(Rows from a spatial reasoning dataset)
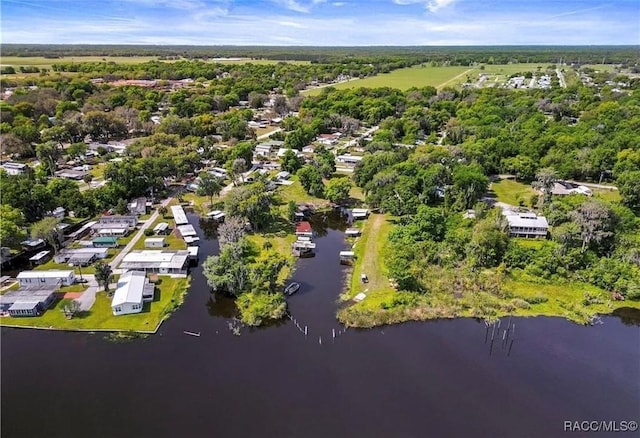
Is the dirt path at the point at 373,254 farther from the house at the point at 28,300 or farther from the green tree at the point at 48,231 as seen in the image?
the green tree at the point at 48,231

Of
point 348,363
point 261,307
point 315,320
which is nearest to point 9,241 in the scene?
point 261,307

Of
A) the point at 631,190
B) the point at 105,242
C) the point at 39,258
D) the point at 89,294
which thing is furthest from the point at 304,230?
the point at 631,190

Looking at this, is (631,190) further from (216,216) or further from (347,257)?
(216,216)

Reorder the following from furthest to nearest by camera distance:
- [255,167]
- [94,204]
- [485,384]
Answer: [255,167], [94,204], [485,384]

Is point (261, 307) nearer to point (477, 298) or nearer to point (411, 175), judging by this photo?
point (477, 298)

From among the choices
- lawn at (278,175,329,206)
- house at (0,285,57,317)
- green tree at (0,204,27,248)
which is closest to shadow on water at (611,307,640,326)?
lawn at (278,175,329,206)

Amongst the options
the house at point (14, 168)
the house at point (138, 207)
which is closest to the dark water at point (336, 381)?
the house at point (138, 207)
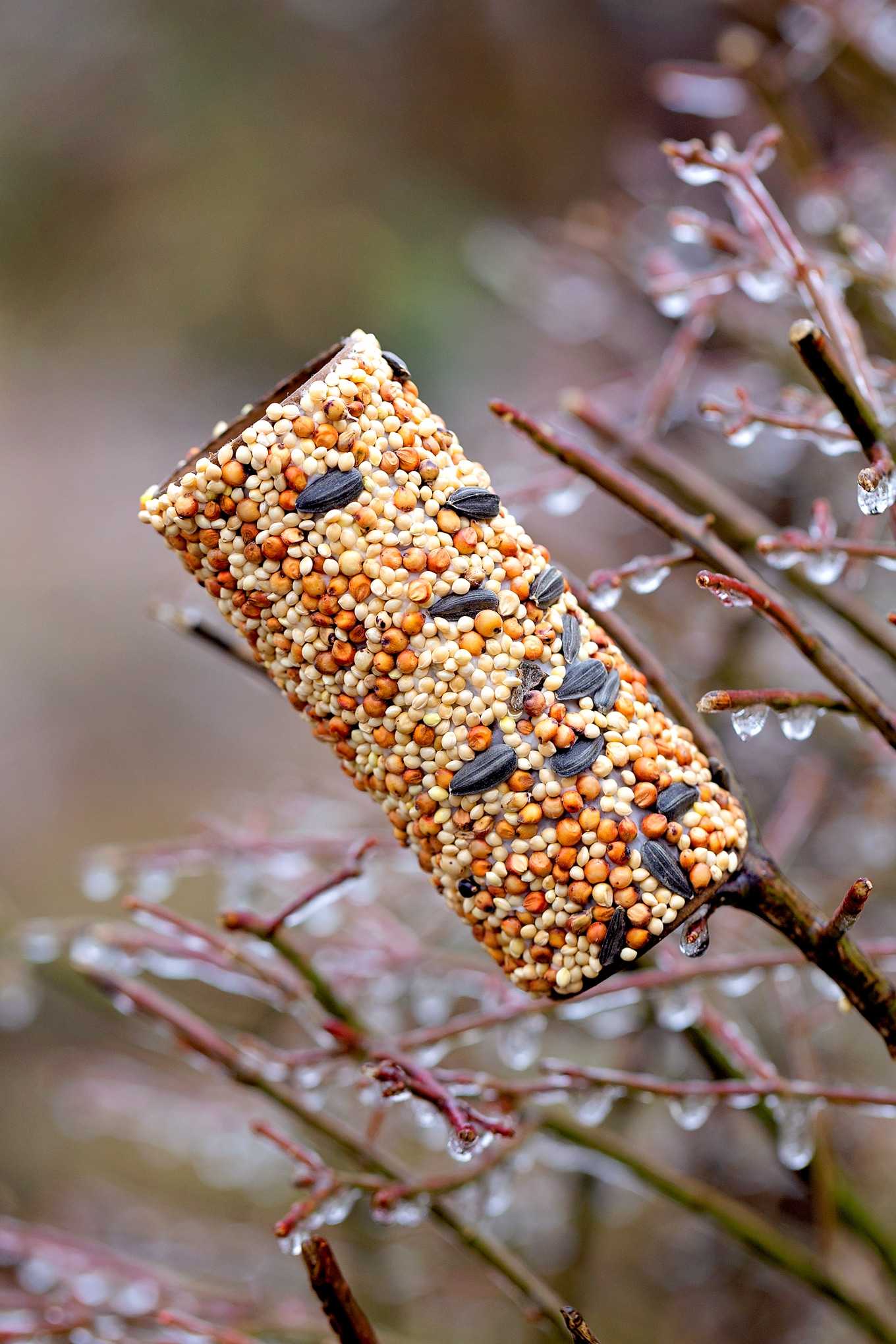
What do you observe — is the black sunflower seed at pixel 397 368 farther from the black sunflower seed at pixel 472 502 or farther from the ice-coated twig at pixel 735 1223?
the ice-coated twig at pixel 735 1223

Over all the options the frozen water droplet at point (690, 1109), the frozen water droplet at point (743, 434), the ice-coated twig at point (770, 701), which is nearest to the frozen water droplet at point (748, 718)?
the ice-coated twig at point (770, 701)

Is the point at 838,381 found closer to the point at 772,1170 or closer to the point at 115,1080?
the point at 772,1170

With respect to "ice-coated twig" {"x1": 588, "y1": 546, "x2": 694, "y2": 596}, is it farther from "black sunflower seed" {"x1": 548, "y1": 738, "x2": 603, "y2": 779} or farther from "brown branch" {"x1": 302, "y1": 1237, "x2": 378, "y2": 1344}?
"brown branch" {"x1": 302, "y1": 1237, "x2": 378, "y2": 1344}

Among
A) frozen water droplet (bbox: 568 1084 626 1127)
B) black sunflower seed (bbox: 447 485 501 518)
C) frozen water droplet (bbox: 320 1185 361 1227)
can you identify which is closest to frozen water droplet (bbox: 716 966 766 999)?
frozen water droplet (bbox: 568 1084 626 1127)

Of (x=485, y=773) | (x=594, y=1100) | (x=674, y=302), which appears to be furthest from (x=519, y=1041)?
(x=674, y=302)

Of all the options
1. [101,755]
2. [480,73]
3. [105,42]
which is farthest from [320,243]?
[101,755]

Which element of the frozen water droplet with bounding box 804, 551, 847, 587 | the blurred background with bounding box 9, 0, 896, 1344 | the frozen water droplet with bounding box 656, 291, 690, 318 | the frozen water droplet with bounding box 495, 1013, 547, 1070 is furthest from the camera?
the blurred background with bounding box 9, 0, 896, 1344
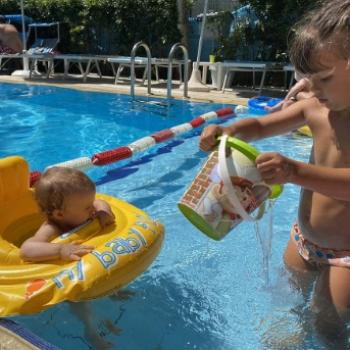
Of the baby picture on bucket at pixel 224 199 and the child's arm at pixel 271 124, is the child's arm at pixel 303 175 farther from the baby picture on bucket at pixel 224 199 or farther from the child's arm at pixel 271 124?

* What you have to do: Print all of the entries word for word. Skip any images they contain.

* Answer to the task:
Is the dirt path at the point at 373,254 farther from the house at the point at 28,300 or farther from the green tree at the point at 48,231 as seen in the image?
the green tree at the point at 48,231

Of
point 348,363
point 261,307
point 315,320
which is nearest to point 9,241 in the scene?
point 261,307

Of
A) the point at 631,190
B) the point at 105,242
C) the point at 39,258
D) the point at 89,294
which thing is furthest from the point at 304,230?
the point at 631,190

Looking at this, is (631,190) further from (216,216) or further from (347,257)?
(216,216)

Reorder the following from furthest to nearest by camera distance:
- [255,167]
- [94,204]
- [485,384]
Answer: [255,167], [94,204], [485,384]

Is point (261, 307) nearer to point (477, 298) or nearer to point (411, 175), judging by this photo?
point (477, 298)

From among the choices
- lawn at (278,175,329,206)
- house at (0,285,57,317)
- green tree at (0,204,27,248)
which is closest to shadow on water at (611,307,640,326)?
lawn at (278,175,329,206)

Amongst the options
the house at point (14, 168)
the house at point (138, 207)
which is closest to the dark water at point (336, 381)?
the house at point (138, 207)
What do you observe — is the black sunflower seed at pixel 397 368 farther from the black sunflower seed at pixel 472 502 or farther from the ice-coated twig at pixel 735 1223?
the ice-coated twig at pixel 735 1223

Over all the options the frozen water droplet at point (690, 1109), the frozen water droplet at point (743, 434), the ice-coated twig at point (770, 701), which is nearest to the frozen water droplet at point (748, 718)?
the ice-coated twig at point (770, 701)

Is the point at 838,381 found closer to the point at 772,1170 or closer to the point at 115,1080?
the point at 772,1170

With respect to "ice-coated twig" {"x1": 588, "y1": 546, "x2": 694, "y2": 596}, is it farther from "black sunflower seed" {"x1": 548, "y1": 738, "x2": 603, "y2": 779} or farther from "brown branch" {"x1": 302, "y1": 1237, "x2": 378, "y2": 1344}?
"brown branch" {"x1": 302, "y1": 1237, "x2": 378, "y2": 1344}

Among
A) frozen water droplet (bbox: 568 1084 626 1127)
B) black sunflower seed (bbox: 447 485 501 518)
C) frozen water droplet (bbox: 320 1185 361 1227)
can you identify which is closest to frozen water droplet (bbox: 716 966 766 999)?
frozen water droplet (bbox: 568 1084 626 1127)

Of (x=485, y=773) | (x=594, y=1100) | (x=674, y=302), which appears to be furthest from (x=519, y=1041)?
(x=674, y=302)

Of all the options
1. [101,755]
2. [480,73]
3. [105,42]
which is farthest from [320,243]?
[101,755]

Which element of the frozen water droplet with bounding box 804, 551, 847, 587 | the blurred background with bounding box 9, 0, 896, 1344 | the frozen water droplet with bounding box 656, 291, 690, 318 | the frozen water droplet with bounding box 495, 1013, 547, 1070 is furthest from the camera?
the blurred background with bounding box 9, 0, 896, 1344
Of the baby picture on bucket at pixel 224 199 and the child's arm at pixel 271 124, is the child's arm at pixel 303 175 farther from the baby picture on bucket at pixel 224 199 or farther from the child's arm at pixel 271 124?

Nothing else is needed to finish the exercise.